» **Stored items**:
____________

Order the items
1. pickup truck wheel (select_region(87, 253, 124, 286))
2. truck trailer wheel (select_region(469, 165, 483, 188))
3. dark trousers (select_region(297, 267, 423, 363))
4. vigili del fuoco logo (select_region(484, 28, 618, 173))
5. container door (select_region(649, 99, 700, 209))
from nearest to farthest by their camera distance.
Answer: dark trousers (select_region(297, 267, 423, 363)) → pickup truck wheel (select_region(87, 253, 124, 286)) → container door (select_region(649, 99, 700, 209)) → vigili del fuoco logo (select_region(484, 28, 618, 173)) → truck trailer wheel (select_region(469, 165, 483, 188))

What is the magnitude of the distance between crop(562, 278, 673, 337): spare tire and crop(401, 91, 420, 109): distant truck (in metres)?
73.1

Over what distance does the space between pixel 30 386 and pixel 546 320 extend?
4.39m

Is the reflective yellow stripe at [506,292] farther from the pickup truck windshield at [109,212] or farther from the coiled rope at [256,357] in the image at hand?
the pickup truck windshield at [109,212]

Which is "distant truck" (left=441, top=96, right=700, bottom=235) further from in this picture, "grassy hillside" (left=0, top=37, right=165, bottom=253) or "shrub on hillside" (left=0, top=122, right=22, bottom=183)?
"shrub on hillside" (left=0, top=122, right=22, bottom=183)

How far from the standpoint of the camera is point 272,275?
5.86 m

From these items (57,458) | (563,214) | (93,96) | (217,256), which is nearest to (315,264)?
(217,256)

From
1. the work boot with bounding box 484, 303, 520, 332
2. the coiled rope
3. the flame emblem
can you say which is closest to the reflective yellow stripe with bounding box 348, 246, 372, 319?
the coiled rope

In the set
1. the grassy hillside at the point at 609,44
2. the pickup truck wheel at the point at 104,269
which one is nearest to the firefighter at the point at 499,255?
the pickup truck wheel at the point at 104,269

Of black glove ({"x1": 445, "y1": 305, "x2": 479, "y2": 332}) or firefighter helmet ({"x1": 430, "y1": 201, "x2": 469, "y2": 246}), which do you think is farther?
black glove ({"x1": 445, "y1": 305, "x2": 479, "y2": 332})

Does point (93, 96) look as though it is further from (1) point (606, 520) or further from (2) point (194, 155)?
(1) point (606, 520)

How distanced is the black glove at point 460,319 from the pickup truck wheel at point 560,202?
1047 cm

____________

Edit the listing by replacing each "grassy hillside" with "grass-covered slope" and changing nothing else.

Order the items
1. pickup truck wheel (select_region(87, 253, 124, 286))
2. truck trailer wheel (select_region(469, 165, 483, 188))
3. dark trousers (select_region(297, 267, 423, 363))
4. vigili del fuoco logo (select_region(484, 28, 618, 173))
5. container door (select_region(649, 99, 700, 209))
from nearest to farthest by their camera distance.
Answer: dark trousers (select_region(297, 267, 423, 363)) → pickup truck wheel (select_region(87, 253, 124, 286)) → container door (select_region(649, 99, 700, 209)) → vigili del fuoco logo (select_region(484, 28, 618, 173)) → truck trailer wheel (select_region(469, 165, 483, 188))

What is the magnitude of the distance between crop(562, 278, 673, 337): spare tire and crop(401, 91, 420, 109): distant truck (in metres)?
73.1

Over what distance does the space between pixel 30 386 and pixel 546 320 extend?
4.39m

Is the reflective yellow stripe at [506,292] farther from the pickup truck windshield at [109,212] or farther from the coiled rope at [256,357] in the image at hand?
the pickup truck windshield at [109,212]

Which is "distant truck" (left=441, top=96, right=700, bottom=235) further from in this picture, "grass-covered slope" (left=0, top=37, right=165, bottom=253) or "shrub on hillside" (left=0, top=122, right=22, bottom=183)?
"shrub on hillside" (left=0, top=122, right=22, bottom=183)

How far from the standpoint of the camera is point 272,275?
5.86 m

From these items (57,458) | (563,214) | (93,96) | (217,256), which is nearest to (315,264)?
(217,256)

From
1. the work boot with bounding box 484, 303, 520, 332
2. the coiled rope
3. the flame emblem
can you say which is closest to the reflective yellow stripe with bounding box 348, 246, 372, 319?
the coiled rope

In the set
1. the grass-covered slope at the point at 609,44
2. the pickup truck wheel at the point at 104,269
which one is nearest to the firefighter at the point at 499,255?
the pickup truck wheel at the point at 104,269

Of black glove ({"x1": 445, "y1": 305, "x2": 479, "y2": 332}) or firefighter helmet ({"x1": 430, "y1": 201, "x2": 469, "y2": 246}), which do you think is farther?
black glove ({"x1": 445, "y1": 305, "x2": 479, "y2": 332})

Does point (93, 96) look as though it is further from (1) point (606, 520) or further from (2) point (194, 155)?
(1) point (606, 520)

How distanced is the black glove at point 460,319 from the pickup truck wheel at point 560,202?
1047 cm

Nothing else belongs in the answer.